University of Surrey Environmental Psychology PhD student Eleanor Ratcliffe, who is working on an ongoing study with us into the psychological impact of birdsong in people’s lives added: ‘It makes sense that people should find birdsong calming. Songbirds tend to sing when it is safe, and it makes evolutionary sense that we should feel calmer in a safe natural environment.’

Matthew Oates, our wildlife and nature expert added, ‘With 45.7 million of us now living in cities, we wanted to produce a unique piece of music that would bring the wonderful sounds of spring to everyone – no matter where they are. By developing this in a quirky, creative way, we hope our album of tweet music inspires families and kids to have fun in the outdoors this spring and enjoy all the benefits that the sounds of nature can bring.’

What you told us
We thought we’d find out what you think about the sounds of spring. So, in a poll of 2,000 people, we found nearly half of you living in cities often feel ‘starved’ of nature, with almost one in five rarely hearing birdsong and some city dwellers regularly being woken up by the noise of cars or planes.

Over a third of you have noticed a decline in the variety of birds you see in your area, with the continued building on Britain’s green spaces a major worry for the majority of people questioned.

The nation’s top ten spring sounds
Here are your top ten sounds of spring, and just to be really helpful we’ve highlighted some of the top places to experience them. So bring along the family and enjoy the sights and sounds of nature with us.

  1. Birds singing - Chiffchaffs can be heard chirping within the varied woodland habitat of Sheringham Park in Norfolk.
  2. An early morning ‘dawn chorus’ of birds - Listen to a spectacular dawn chorus of birds in springtime at Mottisfont Abbey. This atmospheric 13th-century house has its very own spring sound experience for visitors too.
  3. Tinkling stream -. The peaks and valleys of  Sugar Loaf & Usk Valley in Wales are a prime place to hear tinkling streams and spot swooping birds of prey.
  4. A babbling brook - Come to Hardcastle Crags to listen to the soothing sounds of babbling brooks and the tweets of baby birds. Be sure to tackle some of the site’s nature trails in April
  5. April showers - Head to Tatton Park for misty spring mornings and listening out for the pitter patter of April showers
  6. Lambs bleating - Brockhampton Estate in Herefordshire is a beautiful spot to listen to the sounds of baby lambs bleating.
  7. Bees buzzing - The colourful spring blooms and greenery at Biddulph Grange Garden make this spot the place to hear honeybees at work.
  8. Wind rustling in the trees - From robins, rooks and blackbirds – take a sensory walk through the wooded landscape of the Sussex Weald at Batemans.
  9. Lawnmowers cutting grass for the first time this year - Home to the great tit and song thrush and acres of beautifully managed lawn, Polesden Lacey is in the rolling Surrey Hills just outside the M25.
  10. Baby chicks chirping - Wonderful walks can be had in the Quantock Hills, Somerset, with incredible views of valley woodlands and hilltops. Listen out for the beautiful skylark here.
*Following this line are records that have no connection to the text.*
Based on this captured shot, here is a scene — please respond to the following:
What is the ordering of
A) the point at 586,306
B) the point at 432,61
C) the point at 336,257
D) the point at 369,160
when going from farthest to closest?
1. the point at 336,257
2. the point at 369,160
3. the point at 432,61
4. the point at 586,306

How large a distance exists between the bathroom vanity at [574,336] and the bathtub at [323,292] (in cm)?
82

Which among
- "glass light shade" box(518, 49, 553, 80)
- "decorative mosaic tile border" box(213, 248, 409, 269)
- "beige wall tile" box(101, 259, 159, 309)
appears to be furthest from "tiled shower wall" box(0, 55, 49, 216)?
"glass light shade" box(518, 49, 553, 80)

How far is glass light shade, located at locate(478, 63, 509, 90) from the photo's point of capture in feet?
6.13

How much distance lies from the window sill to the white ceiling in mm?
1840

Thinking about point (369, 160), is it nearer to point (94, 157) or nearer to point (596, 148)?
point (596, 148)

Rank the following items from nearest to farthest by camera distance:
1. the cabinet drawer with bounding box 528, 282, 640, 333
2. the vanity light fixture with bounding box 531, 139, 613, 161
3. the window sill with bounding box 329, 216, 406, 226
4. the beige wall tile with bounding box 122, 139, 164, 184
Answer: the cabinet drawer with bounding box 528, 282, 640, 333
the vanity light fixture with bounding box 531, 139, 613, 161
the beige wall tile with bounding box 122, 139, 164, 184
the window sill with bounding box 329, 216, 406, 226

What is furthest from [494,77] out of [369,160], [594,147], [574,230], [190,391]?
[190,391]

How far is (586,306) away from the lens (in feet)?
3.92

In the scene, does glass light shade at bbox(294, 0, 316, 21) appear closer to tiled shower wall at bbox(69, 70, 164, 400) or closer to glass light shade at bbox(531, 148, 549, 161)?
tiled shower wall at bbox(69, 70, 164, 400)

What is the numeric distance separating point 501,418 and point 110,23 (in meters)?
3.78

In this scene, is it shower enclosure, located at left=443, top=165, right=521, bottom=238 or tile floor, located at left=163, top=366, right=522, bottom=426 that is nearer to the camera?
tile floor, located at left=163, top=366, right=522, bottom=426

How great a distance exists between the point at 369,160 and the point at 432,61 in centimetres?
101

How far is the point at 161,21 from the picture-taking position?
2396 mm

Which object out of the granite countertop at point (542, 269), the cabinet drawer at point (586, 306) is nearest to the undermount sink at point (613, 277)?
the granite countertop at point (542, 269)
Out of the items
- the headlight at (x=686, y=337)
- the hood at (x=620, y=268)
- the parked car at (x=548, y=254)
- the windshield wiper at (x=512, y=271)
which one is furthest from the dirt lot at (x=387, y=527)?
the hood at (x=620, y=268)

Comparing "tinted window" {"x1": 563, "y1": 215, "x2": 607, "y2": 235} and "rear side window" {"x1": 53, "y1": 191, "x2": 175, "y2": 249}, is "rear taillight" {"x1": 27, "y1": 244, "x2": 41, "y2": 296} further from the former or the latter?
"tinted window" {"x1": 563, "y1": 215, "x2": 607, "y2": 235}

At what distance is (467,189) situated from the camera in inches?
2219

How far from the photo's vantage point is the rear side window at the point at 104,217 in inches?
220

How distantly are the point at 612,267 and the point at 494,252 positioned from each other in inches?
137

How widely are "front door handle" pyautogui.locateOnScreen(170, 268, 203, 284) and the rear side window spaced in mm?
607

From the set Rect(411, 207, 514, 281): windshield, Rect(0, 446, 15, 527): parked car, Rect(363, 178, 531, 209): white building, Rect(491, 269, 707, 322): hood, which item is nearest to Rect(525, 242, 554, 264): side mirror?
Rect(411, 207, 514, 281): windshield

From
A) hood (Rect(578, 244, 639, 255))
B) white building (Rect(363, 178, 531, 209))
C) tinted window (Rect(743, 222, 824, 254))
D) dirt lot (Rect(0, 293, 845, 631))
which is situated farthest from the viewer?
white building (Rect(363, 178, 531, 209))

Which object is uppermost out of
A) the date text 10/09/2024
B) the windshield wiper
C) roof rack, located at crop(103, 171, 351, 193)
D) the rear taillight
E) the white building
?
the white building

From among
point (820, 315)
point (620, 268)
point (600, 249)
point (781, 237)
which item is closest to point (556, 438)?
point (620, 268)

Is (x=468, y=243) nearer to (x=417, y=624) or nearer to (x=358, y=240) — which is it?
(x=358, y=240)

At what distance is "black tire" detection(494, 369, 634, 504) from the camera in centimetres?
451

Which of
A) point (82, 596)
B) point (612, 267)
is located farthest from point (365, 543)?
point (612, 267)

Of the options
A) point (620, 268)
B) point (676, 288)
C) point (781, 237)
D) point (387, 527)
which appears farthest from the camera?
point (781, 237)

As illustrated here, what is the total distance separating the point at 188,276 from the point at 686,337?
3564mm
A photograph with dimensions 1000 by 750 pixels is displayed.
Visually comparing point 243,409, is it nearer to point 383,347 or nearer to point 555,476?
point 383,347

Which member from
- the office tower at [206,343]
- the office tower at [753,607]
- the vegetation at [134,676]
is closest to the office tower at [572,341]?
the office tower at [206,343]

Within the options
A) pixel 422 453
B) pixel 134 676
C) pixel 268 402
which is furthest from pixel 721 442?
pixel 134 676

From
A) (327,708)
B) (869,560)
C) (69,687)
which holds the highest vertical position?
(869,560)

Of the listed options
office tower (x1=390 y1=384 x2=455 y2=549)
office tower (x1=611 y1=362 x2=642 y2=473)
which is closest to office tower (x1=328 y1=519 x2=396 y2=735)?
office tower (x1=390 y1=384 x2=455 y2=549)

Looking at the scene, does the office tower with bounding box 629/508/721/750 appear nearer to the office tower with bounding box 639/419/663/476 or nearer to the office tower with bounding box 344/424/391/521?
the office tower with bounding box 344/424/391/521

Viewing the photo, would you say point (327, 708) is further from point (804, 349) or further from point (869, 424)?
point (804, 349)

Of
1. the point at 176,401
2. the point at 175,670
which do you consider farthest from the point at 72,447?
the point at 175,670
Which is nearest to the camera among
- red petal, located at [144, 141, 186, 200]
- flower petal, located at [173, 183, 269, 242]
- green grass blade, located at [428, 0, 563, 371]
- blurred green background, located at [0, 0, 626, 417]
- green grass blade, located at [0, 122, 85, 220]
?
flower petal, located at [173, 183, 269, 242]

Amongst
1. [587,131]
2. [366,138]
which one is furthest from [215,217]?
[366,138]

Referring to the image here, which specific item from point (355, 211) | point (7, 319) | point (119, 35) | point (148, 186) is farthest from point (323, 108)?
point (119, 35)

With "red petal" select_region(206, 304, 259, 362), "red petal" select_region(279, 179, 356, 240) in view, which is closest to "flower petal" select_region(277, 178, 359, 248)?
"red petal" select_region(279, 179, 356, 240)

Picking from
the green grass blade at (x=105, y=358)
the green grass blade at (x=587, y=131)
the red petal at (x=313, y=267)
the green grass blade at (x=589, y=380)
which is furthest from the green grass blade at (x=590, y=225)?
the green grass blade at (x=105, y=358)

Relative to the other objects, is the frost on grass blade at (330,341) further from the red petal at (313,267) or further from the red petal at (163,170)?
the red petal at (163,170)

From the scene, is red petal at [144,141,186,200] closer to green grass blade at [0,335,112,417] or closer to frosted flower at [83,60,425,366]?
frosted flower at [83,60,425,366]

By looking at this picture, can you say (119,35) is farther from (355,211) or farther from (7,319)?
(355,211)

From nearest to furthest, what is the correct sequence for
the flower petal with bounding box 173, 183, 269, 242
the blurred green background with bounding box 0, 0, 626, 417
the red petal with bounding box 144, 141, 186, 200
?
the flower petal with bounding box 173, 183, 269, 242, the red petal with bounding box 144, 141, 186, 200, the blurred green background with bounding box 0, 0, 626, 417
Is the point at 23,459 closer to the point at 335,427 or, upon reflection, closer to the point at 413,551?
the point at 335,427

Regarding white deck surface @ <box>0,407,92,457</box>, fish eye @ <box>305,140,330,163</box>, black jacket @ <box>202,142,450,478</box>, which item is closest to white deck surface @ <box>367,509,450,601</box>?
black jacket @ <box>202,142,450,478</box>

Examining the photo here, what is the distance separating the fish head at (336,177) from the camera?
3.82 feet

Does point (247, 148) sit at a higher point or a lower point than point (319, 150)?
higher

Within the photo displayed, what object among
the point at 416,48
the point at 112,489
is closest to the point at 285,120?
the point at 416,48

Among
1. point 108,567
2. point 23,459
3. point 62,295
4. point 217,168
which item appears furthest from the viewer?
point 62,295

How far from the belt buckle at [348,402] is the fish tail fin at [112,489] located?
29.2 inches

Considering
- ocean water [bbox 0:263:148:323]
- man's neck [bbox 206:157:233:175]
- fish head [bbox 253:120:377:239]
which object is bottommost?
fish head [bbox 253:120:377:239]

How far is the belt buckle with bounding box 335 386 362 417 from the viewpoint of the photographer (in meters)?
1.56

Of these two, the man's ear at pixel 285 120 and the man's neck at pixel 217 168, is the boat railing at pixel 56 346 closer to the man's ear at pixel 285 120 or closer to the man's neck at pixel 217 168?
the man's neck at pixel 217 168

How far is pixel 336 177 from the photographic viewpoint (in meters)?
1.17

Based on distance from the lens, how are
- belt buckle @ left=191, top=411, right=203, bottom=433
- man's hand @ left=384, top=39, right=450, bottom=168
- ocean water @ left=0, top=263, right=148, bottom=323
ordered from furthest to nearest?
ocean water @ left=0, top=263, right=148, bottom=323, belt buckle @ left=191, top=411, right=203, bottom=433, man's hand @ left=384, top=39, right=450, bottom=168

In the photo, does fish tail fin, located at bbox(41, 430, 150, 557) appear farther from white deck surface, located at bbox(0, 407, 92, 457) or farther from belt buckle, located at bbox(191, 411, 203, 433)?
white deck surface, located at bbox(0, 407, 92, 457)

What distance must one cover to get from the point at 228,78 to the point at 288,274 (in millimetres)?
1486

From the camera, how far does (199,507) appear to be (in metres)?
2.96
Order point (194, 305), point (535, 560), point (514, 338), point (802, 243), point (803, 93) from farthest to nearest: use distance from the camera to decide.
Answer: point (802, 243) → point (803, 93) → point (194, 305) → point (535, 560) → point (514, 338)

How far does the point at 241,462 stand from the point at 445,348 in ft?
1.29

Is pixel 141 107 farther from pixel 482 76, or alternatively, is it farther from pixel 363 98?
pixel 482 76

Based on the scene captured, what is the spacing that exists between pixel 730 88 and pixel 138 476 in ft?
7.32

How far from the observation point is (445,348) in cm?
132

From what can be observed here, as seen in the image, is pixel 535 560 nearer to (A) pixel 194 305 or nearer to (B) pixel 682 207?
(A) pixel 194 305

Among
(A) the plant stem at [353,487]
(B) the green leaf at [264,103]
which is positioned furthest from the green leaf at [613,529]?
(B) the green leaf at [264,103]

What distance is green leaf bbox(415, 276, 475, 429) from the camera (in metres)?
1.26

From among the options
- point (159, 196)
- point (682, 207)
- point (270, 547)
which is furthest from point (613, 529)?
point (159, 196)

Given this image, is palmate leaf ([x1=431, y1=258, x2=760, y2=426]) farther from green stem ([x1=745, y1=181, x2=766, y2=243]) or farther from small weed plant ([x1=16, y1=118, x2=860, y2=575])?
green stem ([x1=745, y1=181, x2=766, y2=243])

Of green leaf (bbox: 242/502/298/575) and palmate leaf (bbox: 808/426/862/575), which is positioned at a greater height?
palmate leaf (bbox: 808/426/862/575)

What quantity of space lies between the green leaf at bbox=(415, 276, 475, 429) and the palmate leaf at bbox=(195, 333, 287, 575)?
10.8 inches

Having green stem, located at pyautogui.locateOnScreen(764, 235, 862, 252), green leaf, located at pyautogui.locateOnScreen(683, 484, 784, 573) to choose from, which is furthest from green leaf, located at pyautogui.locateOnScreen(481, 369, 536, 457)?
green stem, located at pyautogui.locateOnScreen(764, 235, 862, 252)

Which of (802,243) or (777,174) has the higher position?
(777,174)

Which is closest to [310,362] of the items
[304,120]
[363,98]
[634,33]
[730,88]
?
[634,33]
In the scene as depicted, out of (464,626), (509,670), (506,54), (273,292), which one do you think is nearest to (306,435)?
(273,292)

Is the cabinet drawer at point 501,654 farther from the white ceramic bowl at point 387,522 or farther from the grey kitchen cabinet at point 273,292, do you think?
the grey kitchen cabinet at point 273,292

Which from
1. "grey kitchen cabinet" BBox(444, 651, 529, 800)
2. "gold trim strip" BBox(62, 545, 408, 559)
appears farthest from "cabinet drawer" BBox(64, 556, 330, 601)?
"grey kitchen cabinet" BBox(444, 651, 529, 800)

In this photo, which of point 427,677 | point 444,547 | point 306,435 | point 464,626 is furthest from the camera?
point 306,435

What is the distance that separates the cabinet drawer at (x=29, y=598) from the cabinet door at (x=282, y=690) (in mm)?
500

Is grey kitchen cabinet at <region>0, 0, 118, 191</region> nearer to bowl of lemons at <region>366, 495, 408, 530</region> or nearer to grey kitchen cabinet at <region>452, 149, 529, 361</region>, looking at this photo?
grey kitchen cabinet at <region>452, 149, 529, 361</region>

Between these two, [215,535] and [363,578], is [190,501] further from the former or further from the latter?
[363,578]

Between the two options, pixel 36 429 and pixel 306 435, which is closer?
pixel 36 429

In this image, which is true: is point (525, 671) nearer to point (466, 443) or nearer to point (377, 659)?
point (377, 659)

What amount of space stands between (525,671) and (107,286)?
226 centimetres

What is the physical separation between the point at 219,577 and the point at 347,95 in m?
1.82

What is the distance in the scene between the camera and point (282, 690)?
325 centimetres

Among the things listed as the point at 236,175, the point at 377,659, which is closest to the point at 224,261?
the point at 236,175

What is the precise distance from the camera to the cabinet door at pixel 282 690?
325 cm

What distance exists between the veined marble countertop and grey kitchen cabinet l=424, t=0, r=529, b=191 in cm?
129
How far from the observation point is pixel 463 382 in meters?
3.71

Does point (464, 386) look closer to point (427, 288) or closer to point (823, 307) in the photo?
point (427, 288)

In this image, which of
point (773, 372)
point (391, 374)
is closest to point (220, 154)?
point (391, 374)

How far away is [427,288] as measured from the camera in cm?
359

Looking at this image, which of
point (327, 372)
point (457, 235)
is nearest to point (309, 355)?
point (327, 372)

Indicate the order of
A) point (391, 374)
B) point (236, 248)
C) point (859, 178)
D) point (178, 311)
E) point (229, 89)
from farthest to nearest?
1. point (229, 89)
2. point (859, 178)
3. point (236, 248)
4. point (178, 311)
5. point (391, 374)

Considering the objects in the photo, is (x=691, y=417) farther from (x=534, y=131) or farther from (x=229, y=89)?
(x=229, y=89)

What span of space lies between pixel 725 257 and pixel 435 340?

Join in with our sound artist
We’re currently talking to Jason Singh about taking up residency later in the year as our sound artist – running ‘natural’ beatboxing workshops for children at his favourite place Tatton Park. Jason and the team of rangers will help kids to spot birds (no.44 on the 50 things to do before you’re 11¾ list), but also show them how to use their own vocals to replicate the sounds they make.